Picking up where we left off last week, now that the tax man has come and gone ...
The 1920s produced a yacht club’s worth of cocktails called the Millionaire. Trouble is, in the words of spirits historian David Wondrich, “most of ‘em sucked.” Wondrich sticks to the earliest known recipe to lay claim to the moneyed moniker, born in London’s swank Ritz Hotel around the time of Prohibition and consisting of rye, Grand Marnier, grenadine and egg white. Over the years substitutions have been made, like bourbon for rye, framboise liqueur in place of the grenadine or a less domineering orange flavor than the Marnier. Two additions have also become commonplace. While David Embury said the original recipe “produces a very satisfactory drink, in my opinion it is improved by a small quantity of lemon juice.” He also didn’t look askance on a dash of absinthe.

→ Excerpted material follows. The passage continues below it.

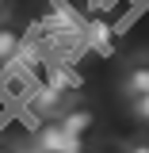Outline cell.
I'll list each match as a JSON object with an SVG mask.
<instances>
[{"label": "cell", "mask_w": 149, "mask_h": 153, "mask_svg": "<svg viewBox=\"0 0 149 153\" xmlns=\"http://www.w3.org/2000/svg\"><path fill=\"white\" fill-rule=\"evenodd\" d=\"M31 153H84V134L65 130L57 119H42L31 138Z\"/></svg>", "instance_id": "6da1fadb"}, {"label": "cell", "mask_w": 149, "mask_h": 153, "mask_svg": "<svg viewBox=\"0 0 149 153\" xmlns=\"http://www.w3.org/2000/svg\"><path fill=\"white\" fill-rule=\"evenodd\" d=\"M27 103H31V115H38V119H57V115H61V107L69 103V96L46 80V84L31 88V100H27Z\"/></svg>", "instance_id": "7a4b0ae2"}, {"label": "cell", "mask_w": 149, "mask_h": 153, "mask_svg": "<svg viewBox=\"0 0 149 153\" xmlns=\"http://www.w3.org/2000/svg\"><path fill=\"white\" fill-rule=\"evenodd\" d=\"M57 123H61L65 130H73V134H88L96 126V111L88 103H65L61 115H57Z\"/></svg>", "instance_id": "3957f363"}, {"label": "cell", "mask_w": 149, "mask_h": 153, "mask_svg": "<svg viewBox=\"0 0 149 153\" xmlns=\"http://www.w3.org/2000/svg\"><path fill=\"white\" fill-rule=\"evenodd\" d=\"M126 96H138V92H149V57H138L130 69H126V80H122Z\"/></svg>", "instance_id": "277c9868"}, {"label": "cell", "mask_w": 149, "mask_h": 153, "mask_svg": "<svg viewBox=\"0 0 149 153\" xmlns=\"http://www.w3.org/2000/svg\"><path fill=\"white\" fill-rule=\"evenodd\" d=\"M19 42H23V35H19L16 27H8V23H0V65H12V57H16Z\"/></svg>", "instance_id": "5b68a950"}, {"label": "cell", "mask_w": 149, "mask_h": 153, "mask_svg": "<svg viewBox=\"0 0 149 153\" xmlns=\"http://www.w3.org/2000/svg\"><path fill=\"white\" fill-rule=\"evenodd\" d=\"M126 100H130V115L138 119V123H145V126H149V92L126 96Z\"/></svg>", "instance_id": "8992f818"}, {"label": "cell", "mask_w": 149, "mask_h": 153, "mask_svg": "<svg viewBox=\"0 0 149 153\" xmlns=\"http://www.w3.org/2000/svg\"><path fill=\"white\" fill-rule=\"evenodd\" d=\"M122 153H149V142H130Z\"/></svg>", "instance_id": "52a82bcc"}, {"label": "cell", "mask_w": 149, "mask_h": 153, "mask_svg": "<svg viewBox=\"0 0 149 153\" xmlns=\"http://www.w3.org/2000/svg\"><path fill=\"white\" fill-rule=\"evenodd\" d=\"M8 8H12V0H0V23H4V16H8Z\"/></svg>", "instance_id": "ba28073f"}, {"label": "cell", "mask_w": 149, "mask_h": 153, "mask_svg": "<svg viewBox=\"0 0 149 153\" xmlns=\"http://www.w3.org/2000/svg\"><path fill=\"white\" fill-rule=\"evenodd\" d=\"M0 153H16V149H8V146H0Z\"/></svg>", "instance_id": "9c48e42d"}]
</instances>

Embury, as usual, was on the money. Lemon juice is essential, providing a welcome countervailing element to the egg white. There’s a rich sweetness to this drink that puts it squarely in the after-dinner category. Given a choice, I prefer last week’s Millionaire. But I can’t see any one-percenters ordering either one. They’re more a single malt Scotch crowd.
The Millionaire (Whiskey)
2 oz. rye (or bourbon)
½ oz. curaçao
½ oz. lemon juice
2-3 dashes grenadine
dash of absinthe (or Pernod)
Combine the first five ingredients. Shake without ice, then with. Strain into a cocktail glass rinsed or misted with absinthe (or Pernod).